Interrogé par la radio d'Etat (CRTV) lundi, l'ex-président burundais Pierre
Buyoya, chef de la délégation de 12 experts commis par l'OIF, a en effet fait
savoir que "l'observation générale que nous faisons, c'est que le scrutin s'est
passé dans le calme, d'une façon générale. Et c'est l'écho que nous avons eu de
nos observateurs que nous avons pu déployer dans six régions sur les dix que
compte le Cameroun".
En attendant le retour des équipes pour "une observation beaucoup plus
approfondie", la déclaration de l'ancien dirigeant met du baume au cœur du
régime de Paul Biya. "Le scrutin s'est passé dans le calme, la sérénité et la
sincérité démocratique", a repris Fame Ndongo, ajoutant que "tous les candidats
avaient battu campagne pendant deux semaines. Ils avaient la possibilité d'avoir
des représentants dans les bureaux de vote".
AIR DE VICTOIRE
A l'endroit des adversaires, il assène : "Le vrai problème de l'opposition: ils
n'ont aucune implantation territoriale. Le RDPC est le seul parti à avoir une
implantation sur l'ensemble du territoire national. Les autres sont soient
semi-régionaux, soit semi-départementaux. Ils n'ont pas pu ratisser large; ils
n'ont pas occupé le terrain".
Et d'ajouter, comme sur un air de victoire: "La prochaine élection
présidentielle se prépare à partir d'aujourd'hui. Le président Paul Biya, ses
militants ont battu campagne sur tout le territoire national. Ce qui n'est pas
le cas de nos adversaires, y compris de l'opposant historique Ni John Fru Ndi
qui n'a pas de militants partout. Ils ne peuvent pas gagner une élection dans
ces conditions-là".
Au lendemain du scrutin, aucune indication officielle n'était donnée sur le taux
de participation à ce rendez-vous électoral caractérisé par un nombre
considérable de cartes d'électeur non retirées, déposées dans les bureaux de
vote. "On ne peut encore le dire. Nous attendons que nos antennes communales
puissent avoir tous les résultats complets", a déclaré le président du conseil
électoral d'ELECAM, Fonkam Samuel Azu'u, joint par Xinhua.
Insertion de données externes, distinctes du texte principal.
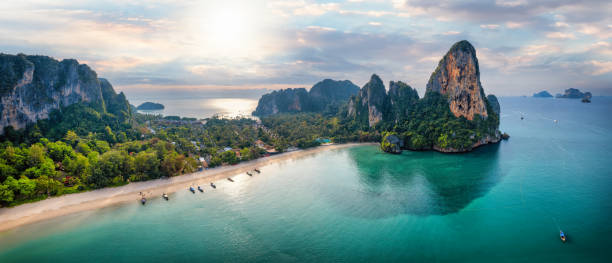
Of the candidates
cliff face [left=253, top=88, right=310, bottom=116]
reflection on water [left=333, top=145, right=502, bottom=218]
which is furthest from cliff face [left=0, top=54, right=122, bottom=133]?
cliff face [left=253, top=88, right=310, bottom=116]

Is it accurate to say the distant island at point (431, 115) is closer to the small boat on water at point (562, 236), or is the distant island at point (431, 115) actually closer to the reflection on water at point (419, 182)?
the reflection on water at point (419, 182)

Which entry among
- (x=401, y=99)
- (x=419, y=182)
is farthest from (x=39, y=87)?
(x=401, y=99)

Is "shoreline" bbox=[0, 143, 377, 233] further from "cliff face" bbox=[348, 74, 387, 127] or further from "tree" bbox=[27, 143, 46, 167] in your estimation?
"cliff face" bbox=[348, 74, 387, 127]

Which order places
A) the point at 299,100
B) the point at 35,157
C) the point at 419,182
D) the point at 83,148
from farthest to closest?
the point at 299,100
the point at 83,148
the point at 419,182
the point at 35,157

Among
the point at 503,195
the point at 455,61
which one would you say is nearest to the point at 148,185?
the point at 503,195

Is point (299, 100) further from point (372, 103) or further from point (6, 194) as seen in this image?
point (6, 194)

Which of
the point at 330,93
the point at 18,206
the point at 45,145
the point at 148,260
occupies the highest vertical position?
the point at 330,93

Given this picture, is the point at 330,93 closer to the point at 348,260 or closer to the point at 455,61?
the point at 455,61
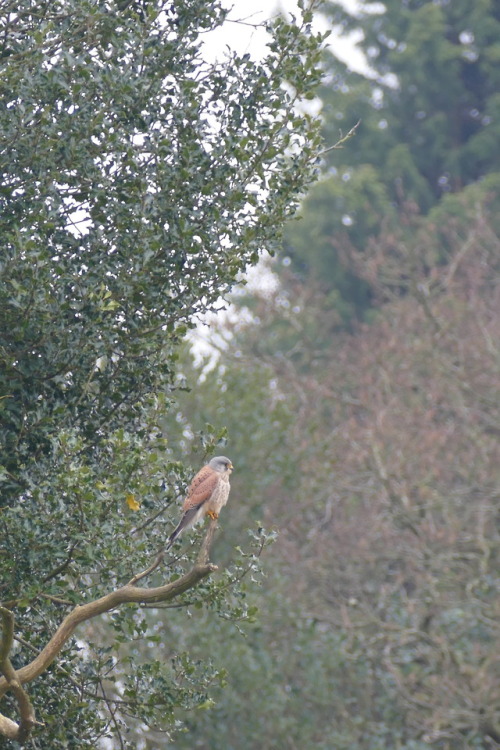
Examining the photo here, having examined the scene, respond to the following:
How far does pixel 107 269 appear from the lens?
23.1ft

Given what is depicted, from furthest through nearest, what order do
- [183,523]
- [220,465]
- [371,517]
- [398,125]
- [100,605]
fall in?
[398,125], [371,517], [220,465], [183,523], [100,605]

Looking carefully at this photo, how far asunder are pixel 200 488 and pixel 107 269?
1460 mm

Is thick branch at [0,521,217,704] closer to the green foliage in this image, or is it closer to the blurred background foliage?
the blurred background foliage

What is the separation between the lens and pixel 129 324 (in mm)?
7148

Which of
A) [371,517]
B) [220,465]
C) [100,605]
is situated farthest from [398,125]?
[100,605]

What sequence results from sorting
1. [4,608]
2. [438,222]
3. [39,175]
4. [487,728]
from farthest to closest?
[438,222], [487,728], [39,175], [4,608]

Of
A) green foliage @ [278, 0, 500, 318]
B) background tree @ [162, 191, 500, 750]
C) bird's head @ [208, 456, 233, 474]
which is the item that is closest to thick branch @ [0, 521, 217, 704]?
bird's head @ [208, 456, 233, 474]

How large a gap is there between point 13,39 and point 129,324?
199cm

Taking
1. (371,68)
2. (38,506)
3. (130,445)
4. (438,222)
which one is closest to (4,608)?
(38,506)

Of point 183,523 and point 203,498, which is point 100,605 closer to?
point 183,523

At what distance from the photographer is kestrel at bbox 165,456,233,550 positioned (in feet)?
23.0

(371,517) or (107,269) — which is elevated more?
(371,517)

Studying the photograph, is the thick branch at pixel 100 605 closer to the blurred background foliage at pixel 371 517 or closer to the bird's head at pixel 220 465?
the bird's head at pixel 220 465

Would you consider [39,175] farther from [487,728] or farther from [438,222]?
[438,222]
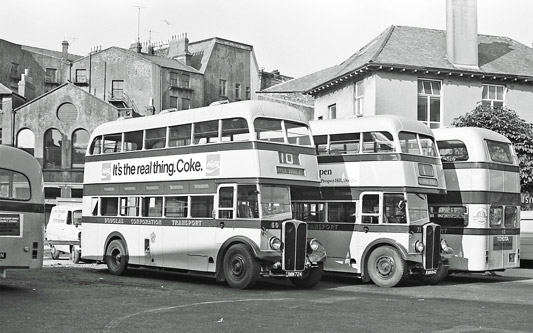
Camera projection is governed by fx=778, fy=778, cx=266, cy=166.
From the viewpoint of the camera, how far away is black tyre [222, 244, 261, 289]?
56.6ft

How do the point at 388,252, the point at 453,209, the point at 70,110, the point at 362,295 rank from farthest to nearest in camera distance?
the point at 70,110 < the point at 453,209 < the point at 388,252 < the point at 362,295

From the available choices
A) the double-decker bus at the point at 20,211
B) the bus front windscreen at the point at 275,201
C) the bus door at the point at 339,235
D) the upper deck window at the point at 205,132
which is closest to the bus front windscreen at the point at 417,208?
the bus door at the point at 339,235

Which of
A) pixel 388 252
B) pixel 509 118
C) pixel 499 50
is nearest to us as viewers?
pixel 388 252

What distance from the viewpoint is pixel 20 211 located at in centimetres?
1616

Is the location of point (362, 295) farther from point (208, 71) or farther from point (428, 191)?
point (208, 71)

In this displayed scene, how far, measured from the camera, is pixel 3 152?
16109 mm

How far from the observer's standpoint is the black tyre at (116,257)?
21.4 meters

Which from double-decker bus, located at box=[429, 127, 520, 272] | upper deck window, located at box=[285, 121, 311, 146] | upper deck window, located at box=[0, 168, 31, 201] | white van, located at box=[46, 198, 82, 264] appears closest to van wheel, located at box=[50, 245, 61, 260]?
white van, located at box=[46, 198, 82, 264]

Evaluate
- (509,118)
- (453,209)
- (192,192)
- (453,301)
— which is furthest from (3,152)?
(509,118)

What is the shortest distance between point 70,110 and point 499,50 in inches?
1280

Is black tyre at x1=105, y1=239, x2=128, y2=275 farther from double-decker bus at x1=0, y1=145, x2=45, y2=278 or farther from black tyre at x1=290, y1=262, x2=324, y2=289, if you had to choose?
black tyre at x1=290, y1=262, x2=324, y2=289

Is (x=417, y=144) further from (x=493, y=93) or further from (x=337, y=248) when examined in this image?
(x=493, y=93)

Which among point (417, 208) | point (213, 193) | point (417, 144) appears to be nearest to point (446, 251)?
point (417, 208)

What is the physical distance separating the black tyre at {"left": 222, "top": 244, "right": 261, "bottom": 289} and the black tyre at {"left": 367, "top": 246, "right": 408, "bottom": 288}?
3.62 m
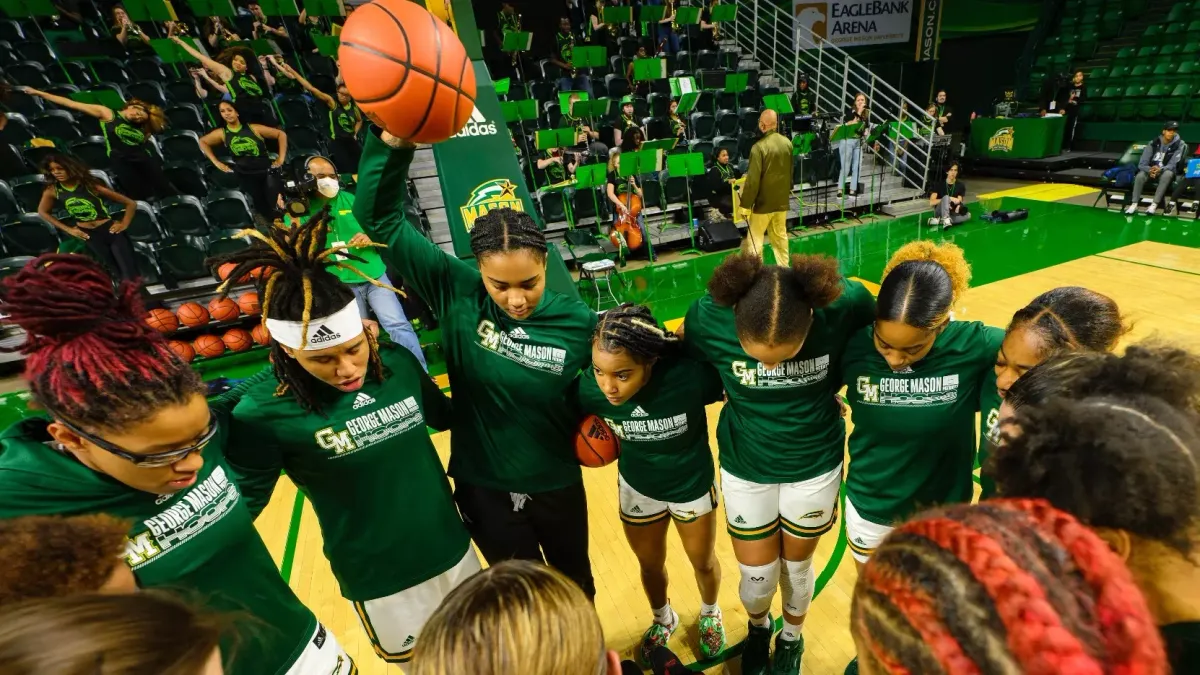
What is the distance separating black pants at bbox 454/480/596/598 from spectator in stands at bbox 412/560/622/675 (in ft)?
3.95

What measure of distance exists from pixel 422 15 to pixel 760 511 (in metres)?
2.48

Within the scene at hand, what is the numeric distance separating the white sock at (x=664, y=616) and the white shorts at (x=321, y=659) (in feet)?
4.59

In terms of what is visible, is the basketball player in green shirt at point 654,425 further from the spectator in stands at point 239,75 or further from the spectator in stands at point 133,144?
the spectator in stands at point 133,144

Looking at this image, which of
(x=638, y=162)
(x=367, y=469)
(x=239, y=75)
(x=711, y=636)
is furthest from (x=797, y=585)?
(x=239, y=75)

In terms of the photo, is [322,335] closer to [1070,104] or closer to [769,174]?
[769,174]

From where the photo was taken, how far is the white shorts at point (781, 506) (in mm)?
2141

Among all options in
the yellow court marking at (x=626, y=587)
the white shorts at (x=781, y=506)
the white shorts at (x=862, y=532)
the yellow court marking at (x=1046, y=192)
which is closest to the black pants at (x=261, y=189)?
the yellow court marking at (x=626, y=587)

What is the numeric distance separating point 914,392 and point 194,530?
7.30 ft

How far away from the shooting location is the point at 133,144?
725cm

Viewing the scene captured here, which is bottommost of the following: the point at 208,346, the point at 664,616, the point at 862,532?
the point at 664,616

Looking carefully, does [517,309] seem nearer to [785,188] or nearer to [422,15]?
[422,15]

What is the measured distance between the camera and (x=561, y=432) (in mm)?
2182

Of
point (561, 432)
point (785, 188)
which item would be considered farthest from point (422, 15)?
point (785, 188)

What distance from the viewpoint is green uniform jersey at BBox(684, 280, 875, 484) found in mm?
1971
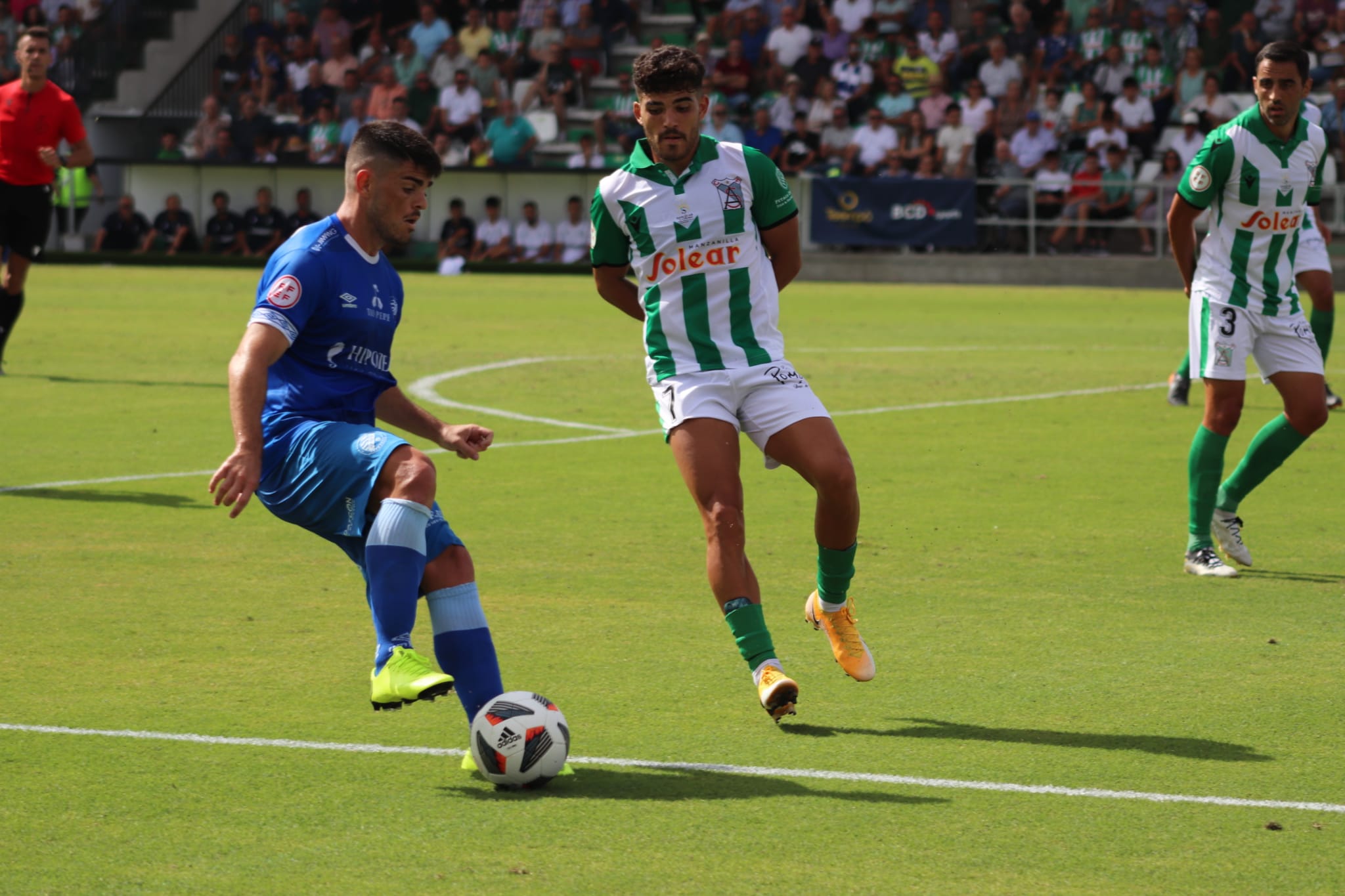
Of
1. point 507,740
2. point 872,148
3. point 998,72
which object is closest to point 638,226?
point 507,740

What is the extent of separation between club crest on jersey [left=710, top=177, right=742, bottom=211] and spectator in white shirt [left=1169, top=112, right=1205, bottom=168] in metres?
21.0

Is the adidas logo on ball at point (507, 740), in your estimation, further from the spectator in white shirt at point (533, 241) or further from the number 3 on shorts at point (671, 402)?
the spectator in white shirt at point (533, 241)

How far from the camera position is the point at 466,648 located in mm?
4852

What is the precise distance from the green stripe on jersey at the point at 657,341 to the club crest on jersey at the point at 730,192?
0.35 metres

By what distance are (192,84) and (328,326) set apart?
110ft

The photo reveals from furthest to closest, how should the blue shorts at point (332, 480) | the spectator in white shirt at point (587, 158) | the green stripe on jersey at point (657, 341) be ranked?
the spectator in white shirt at point (587, 158) → the green stripe on jersey at point (657, 341) → the blue shorts at point (332, 480)

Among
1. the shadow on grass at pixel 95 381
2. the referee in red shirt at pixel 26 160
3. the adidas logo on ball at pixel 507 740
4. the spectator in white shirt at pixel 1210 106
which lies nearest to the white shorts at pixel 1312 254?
the adidas logo on ball at pixel 507 740

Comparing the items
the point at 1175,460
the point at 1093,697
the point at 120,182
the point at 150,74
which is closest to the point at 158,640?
the point at 1093,697

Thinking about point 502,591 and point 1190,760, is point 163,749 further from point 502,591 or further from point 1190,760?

Pour le responsable, "d'ici demain (mardi), on peut avoir une première idée".
Sur la base de la loi, les 360 antennes communales que compte l'organe électoral
sur le territoire camerounais ont effectivement jusqu'à ce mardi pour
transmettre les procès-verbaux du vote aux 58 commissions départementales qui, à
leur tour, sont tenues de mettre ces documents à la disposition de la Commission
nationale de recensement général des votes.
C'est une instance animée par la Cour suprême de justice agissant en lieu et
place du Conseil constitutionnel non encore mis en place et qui, pour terminer,
est chargée, dans une compétence exclusive, de proclamer les résultats dans un
délai maximum de 15 jours après l'élection, soit le 24 octobre.